= Problem to solve =
From the text on the Chichester East ward, extract verbatim the passage from "Chichester East has" to "The Swanfield Estate.".

= Text =
Electoral ward in West Sussex, England

Chichester East is an electoral ward of Chichester District, West Sussex, England, and returns two members to sit on Chichester District Council.

== Ward Profile ==
Chichester East ward is one of four wards within the city of Chichester, along with Chichester North, Chichester South and Chichester West. Since the formation of Chichester District Council in 1973, the ward has been a Liberal Democrat stronghold. In May 2015, the Conservative party candidates won all three seats for the first time.

=== Population ===
In 2011, the population of Chichester East was 8,480, representing 7.5% of the total population of the Chichester District. It is the largest ward by population in the Chichester District.

The ward has a far higher proportion of ethnic minorities than average in the District. Approximately 7.8% of the population in the ward is an ethnic minority, compared to 3.1% in the District.

Chichester East has a lower proportion of owner-occupied housing than the District, with 41.5% owning their own home in the ward compared to 67.2% in the District.

== Boundaries ==
=== Boundary review ===
In March 2016, following a review of the ward structures, Chichester District Council proposed increasing the number of wards in the city from four to five. The proposal would reduce the number of members from three to two, with a reduction in the size of the electorate of approximately 1,500. The new proposed ward would cover five areas:
- The area between St Pancras and The Hornet east of Needlemakers and the triangle bounded by New Park Road, Spitalfield Lane, and St Pancras.
- The Swanfield Estate.
- The area between Green Lane and the by-pass bounded by Oving Road and Westhampnett Road.
- South side of Oving Road.
- The Bostock Road area and the arc south of Kingsmead Avenue.

Data listing:
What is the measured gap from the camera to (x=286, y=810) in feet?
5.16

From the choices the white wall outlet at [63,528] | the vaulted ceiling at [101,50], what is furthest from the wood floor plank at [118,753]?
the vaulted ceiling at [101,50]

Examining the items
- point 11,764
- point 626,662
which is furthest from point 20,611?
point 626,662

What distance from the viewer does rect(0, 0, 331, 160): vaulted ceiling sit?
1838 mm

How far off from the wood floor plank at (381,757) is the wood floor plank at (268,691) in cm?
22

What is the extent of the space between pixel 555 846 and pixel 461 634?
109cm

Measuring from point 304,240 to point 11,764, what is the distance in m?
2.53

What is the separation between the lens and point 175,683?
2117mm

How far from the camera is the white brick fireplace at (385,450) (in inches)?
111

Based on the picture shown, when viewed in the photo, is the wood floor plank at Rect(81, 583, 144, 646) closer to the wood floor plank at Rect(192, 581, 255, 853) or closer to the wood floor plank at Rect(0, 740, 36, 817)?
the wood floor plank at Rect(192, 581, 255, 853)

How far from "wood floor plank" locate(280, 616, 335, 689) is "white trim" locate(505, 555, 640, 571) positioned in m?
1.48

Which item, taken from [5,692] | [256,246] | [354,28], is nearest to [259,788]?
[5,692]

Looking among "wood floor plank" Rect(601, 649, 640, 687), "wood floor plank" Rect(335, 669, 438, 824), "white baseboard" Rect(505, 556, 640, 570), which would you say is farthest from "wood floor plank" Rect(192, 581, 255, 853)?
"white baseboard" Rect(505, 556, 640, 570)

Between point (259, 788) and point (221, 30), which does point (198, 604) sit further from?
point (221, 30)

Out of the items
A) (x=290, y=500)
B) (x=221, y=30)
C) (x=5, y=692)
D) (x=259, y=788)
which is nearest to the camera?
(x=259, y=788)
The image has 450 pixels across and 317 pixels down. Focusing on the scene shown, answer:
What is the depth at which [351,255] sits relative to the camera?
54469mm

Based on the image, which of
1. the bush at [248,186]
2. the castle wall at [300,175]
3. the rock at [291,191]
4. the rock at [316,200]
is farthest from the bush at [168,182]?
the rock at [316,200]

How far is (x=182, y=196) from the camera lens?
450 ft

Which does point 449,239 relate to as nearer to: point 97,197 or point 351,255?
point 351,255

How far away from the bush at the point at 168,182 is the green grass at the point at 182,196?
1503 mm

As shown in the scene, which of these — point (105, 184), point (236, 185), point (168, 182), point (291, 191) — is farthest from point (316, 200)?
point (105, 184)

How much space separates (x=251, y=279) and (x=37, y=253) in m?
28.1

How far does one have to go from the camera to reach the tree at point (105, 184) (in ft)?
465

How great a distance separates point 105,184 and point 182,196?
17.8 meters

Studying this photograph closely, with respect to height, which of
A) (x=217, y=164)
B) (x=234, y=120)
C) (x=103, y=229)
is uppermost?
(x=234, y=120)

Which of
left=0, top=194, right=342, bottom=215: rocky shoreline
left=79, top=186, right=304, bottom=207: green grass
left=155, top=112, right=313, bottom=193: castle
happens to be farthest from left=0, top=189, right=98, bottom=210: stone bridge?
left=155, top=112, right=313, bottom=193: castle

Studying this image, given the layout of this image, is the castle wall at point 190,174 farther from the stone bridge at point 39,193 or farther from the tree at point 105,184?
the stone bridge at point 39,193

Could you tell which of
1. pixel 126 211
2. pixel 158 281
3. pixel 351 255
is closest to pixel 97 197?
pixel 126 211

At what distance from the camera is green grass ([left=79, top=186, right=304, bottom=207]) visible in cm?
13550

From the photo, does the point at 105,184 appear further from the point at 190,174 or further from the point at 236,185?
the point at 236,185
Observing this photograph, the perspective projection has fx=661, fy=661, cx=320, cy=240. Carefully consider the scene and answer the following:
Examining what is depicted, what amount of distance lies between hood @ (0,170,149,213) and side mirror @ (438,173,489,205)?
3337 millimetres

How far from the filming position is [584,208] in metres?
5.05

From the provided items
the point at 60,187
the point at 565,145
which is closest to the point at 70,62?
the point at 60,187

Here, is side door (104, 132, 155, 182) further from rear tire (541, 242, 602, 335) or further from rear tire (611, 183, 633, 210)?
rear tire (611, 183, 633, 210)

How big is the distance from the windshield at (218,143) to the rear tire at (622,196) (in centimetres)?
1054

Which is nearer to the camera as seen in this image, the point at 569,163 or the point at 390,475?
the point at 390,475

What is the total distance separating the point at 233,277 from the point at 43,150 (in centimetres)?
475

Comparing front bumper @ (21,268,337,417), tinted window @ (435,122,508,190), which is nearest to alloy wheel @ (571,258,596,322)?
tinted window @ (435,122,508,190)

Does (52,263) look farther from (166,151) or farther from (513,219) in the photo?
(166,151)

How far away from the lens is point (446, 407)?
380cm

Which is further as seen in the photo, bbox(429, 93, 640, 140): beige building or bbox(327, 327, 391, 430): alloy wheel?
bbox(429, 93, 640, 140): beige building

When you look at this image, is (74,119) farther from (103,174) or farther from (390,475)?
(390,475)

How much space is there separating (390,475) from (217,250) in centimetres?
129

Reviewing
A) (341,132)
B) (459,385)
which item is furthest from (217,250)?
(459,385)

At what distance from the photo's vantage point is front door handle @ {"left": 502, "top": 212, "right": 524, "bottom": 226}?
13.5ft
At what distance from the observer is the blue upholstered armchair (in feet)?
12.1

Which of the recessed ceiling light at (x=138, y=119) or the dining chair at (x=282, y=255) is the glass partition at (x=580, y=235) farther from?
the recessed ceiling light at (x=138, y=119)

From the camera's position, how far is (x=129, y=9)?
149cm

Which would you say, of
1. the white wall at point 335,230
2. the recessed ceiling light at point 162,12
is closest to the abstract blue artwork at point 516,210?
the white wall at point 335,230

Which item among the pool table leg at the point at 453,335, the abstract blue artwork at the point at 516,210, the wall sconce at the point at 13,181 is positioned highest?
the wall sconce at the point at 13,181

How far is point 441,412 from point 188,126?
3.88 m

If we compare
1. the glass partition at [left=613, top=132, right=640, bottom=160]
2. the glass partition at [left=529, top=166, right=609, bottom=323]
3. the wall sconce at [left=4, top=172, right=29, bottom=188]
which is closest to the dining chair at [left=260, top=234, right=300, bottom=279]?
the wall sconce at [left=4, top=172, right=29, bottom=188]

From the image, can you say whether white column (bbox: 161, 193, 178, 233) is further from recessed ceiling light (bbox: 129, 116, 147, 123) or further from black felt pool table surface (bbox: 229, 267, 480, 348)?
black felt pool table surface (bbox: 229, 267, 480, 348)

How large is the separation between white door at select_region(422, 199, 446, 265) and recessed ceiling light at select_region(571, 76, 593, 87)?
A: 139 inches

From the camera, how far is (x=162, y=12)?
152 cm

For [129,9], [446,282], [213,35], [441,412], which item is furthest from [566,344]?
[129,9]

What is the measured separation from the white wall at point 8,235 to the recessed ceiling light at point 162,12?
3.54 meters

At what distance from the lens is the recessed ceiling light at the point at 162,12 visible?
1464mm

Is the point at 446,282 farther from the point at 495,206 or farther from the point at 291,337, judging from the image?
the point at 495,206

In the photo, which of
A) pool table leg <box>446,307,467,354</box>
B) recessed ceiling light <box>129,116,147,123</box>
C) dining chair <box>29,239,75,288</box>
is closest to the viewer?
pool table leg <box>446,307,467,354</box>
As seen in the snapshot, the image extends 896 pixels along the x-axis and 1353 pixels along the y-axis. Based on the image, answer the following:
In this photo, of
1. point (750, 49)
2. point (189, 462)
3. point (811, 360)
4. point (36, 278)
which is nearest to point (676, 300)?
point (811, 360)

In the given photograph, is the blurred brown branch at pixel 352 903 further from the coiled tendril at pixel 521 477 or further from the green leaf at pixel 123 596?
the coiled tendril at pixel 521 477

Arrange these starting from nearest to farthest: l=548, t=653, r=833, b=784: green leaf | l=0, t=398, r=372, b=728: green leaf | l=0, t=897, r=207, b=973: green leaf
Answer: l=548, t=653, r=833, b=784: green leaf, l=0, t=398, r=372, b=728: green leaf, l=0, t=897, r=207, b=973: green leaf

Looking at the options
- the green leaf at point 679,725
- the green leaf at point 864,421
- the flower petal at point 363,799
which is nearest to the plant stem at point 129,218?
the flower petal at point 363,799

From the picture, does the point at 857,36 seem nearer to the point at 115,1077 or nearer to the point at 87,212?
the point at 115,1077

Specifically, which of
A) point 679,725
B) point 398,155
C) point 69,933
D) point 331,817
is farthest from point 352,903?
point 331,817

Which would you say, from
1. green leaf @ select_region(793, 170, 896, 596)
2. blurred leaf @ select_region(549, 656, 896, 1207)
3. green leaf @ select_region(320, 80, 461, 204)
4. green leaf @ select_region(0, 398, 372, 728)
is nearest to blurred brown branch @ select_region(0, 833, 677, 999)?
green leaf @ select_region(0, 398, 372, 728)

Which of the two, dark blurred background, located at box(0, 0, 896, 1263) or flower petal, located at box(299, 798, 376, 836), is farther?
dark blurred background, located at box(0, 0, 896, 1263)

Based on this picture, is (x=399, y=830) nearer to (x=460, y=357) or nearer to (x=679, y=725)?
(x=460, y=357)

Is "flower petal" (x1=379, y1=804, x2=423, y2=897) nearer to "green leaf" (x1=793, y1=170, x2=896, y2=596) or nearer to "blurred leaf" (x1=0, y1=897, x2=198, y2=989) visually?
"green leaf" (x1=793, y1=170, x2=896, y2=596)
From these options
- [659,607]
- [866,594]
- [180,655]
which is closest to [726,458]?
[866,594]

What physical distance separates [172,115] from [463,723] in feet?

= Solution for this exercise =
Chichester East has a lower proportion of owner-occupied housing than the District, with 41.5% owning their own home in the ward compared to 67.2% in the District.

== Boundaries ==
=== Boundary review ===
In March 2016, following a review of the ward structures, Chichester District Council proposed increasing the number of wards in the city from four to five. The proposal would reduce the number of members from three to two, with a reduction in the size of the electorate of approximately 1,500. The new proposed ward would cover five areas:
- The area between St Pancras and The Hornet east of Needlemakers and the triangle bounded by New Park Road, Spitalfield Lane, and St Pancras.
- The Swanfield Estate.